Various free will debate usually comes down to the idea that we are free because we have something other than our material selves (like a soul or a mind- a la Cartesian duality) that is responsible for allowing us free choice. If we are just material, then the debate has been that we are subject to the physical laws of causality just like every other material thing, and that rules out free will and since the Big Bang have no control over what comes next. The similarity to a collaborative effort yielding something that is more than the sum of its parts would make our brains to become so complex that the collaborative efforts of the brain’s physical/chemical/neurological processes have created an end that is aware of itself (which is what self-awareness probably is). Likewise, these processes have led to our high level of rationality- the mental processes that occur have, in a way, surpassed themselves and can turn around and look at themselves critically. Self-awareness and rationality are both abilities we have which can evaluate the actual physical/chemical/neurological processes that created them.
Similarly free will is another end result of these complex processes. Also, it is the ability of the physical/chemical/neurological (aka material brain processes) to actually affect the very thing that created them in the first place. Free will is a sum that is much greater than its component parts (the material processes) and which has surpassed the actual processes and is able to influence the very processes that made free will exist in the first place. Another very important idea that restated in other words is that just like a collaborative effort yields more than the sum of its parts, the brain (due to its complexity in chemical and neurological functioning) has yielded end results which are more than the sum of its parts- and we dub them: self-awareness, rationality, and free will. These end results have the ability to affect the very processes that create them. Physical processes, once complex enough, create ends that influence the beginning physical processes.

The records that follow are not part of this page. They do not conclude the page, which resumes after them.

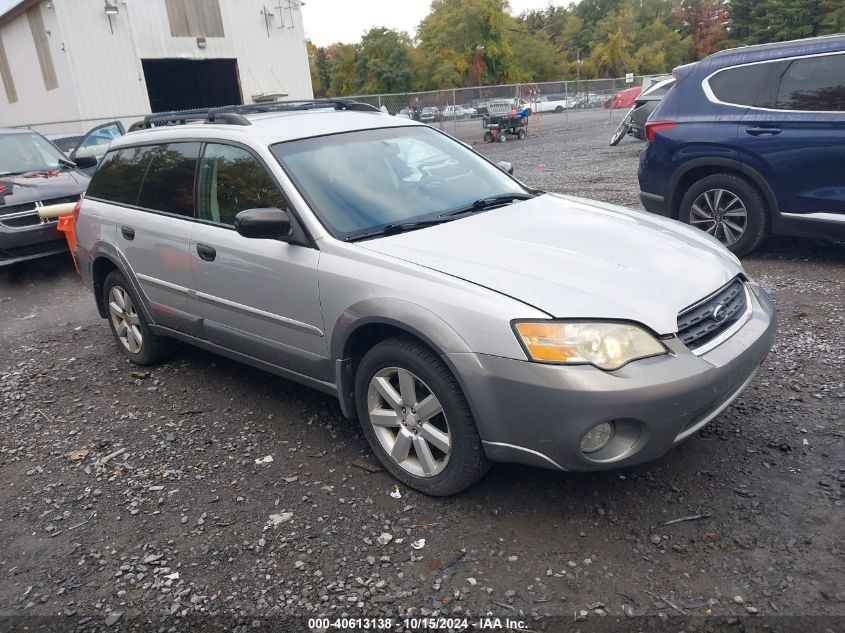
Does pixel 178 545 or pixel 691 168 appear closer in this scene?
pixel 178 545

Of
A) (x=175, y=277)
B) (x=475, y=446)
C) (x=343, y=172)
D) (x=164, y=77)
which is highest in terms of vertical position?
(x=164, y=77)

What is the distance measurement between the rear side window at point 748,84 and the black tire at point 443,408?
4679 millimetres

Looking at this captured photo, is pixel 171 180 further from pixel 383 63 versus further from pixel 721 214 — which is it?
pixel 383 63

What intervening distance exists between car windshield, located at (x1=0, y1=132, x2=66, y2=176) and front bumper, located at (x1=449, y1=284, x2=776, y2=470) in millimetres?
8152

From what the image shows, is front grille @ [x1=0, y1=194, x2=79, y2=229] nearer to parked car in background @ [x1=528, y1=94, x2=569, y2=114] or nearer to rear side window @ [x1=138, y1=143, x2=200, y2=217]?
rear side window @ [x1=138, y1=143, x2=200, y2=217]

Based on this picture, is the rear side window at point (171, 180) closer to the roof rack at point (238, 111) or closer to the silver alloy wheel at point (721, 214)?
the roof rack at point (238, 111)

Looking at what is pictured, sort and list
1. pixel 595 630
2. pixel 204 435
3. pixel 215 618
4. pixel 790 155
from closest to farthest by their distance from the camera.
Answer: pixel 595 630 < pixel 215 618 < pixel 204 435 < pixel 790 155

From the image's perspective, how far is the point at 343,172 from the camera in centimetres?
382

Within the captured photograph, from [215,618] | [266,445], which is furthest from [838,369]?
[215,618]

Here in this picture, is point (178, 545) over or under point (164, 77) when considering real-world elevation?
under

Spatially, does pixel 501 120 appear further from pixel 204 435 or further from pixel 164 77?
→ pixel 204 435

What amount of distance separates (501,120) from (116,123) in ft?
40.9

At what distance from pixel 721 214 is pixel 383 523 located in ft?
15.8

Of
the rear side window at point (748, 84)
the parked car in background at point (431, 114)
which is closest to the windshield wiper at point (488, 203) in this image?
the rear side window at point (748, 84)
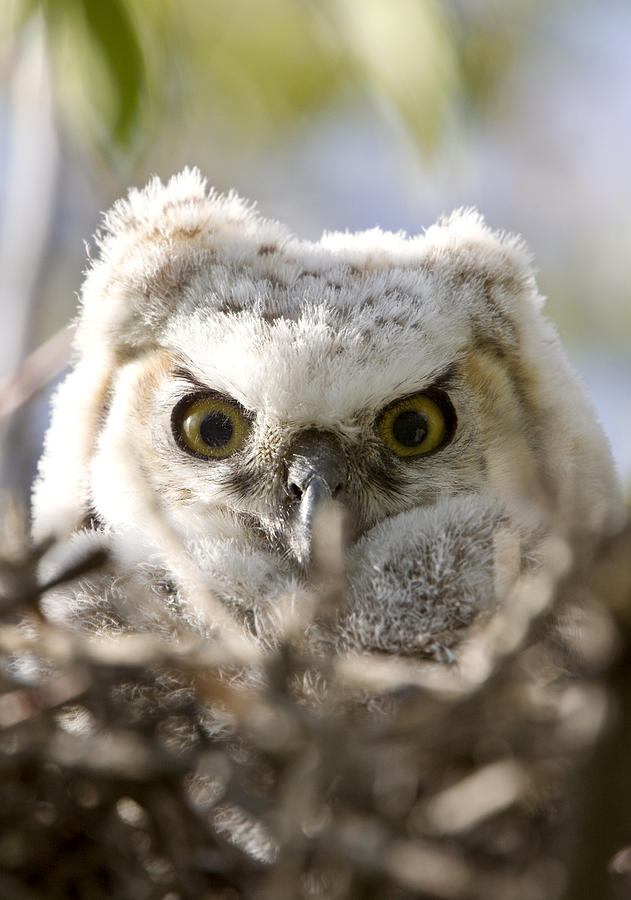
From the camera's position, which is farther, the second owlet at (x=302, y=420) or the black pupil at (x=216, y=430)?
the black pupil at (x=216, y=430)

In conclusion, the difficulty of these arguments for compatibilists lies in the fact that it entails the impossibility that one could have chosen other than one has. For example, if someone is a compatibilist and she has just sat down on the sofa, then she is justified to the claim that she could have remained standing, if she had so desired. But it follows from the result argument that, if he/she had remained standing, she would have come up with a contradiction, violated the laws of change or nature.
Schneider, K. Clinical Psychopathology. New York: Grune and Stratton. (1959).
Weaver, D. The illusion of conscious will. Cambridge, MA: MIT. (1902).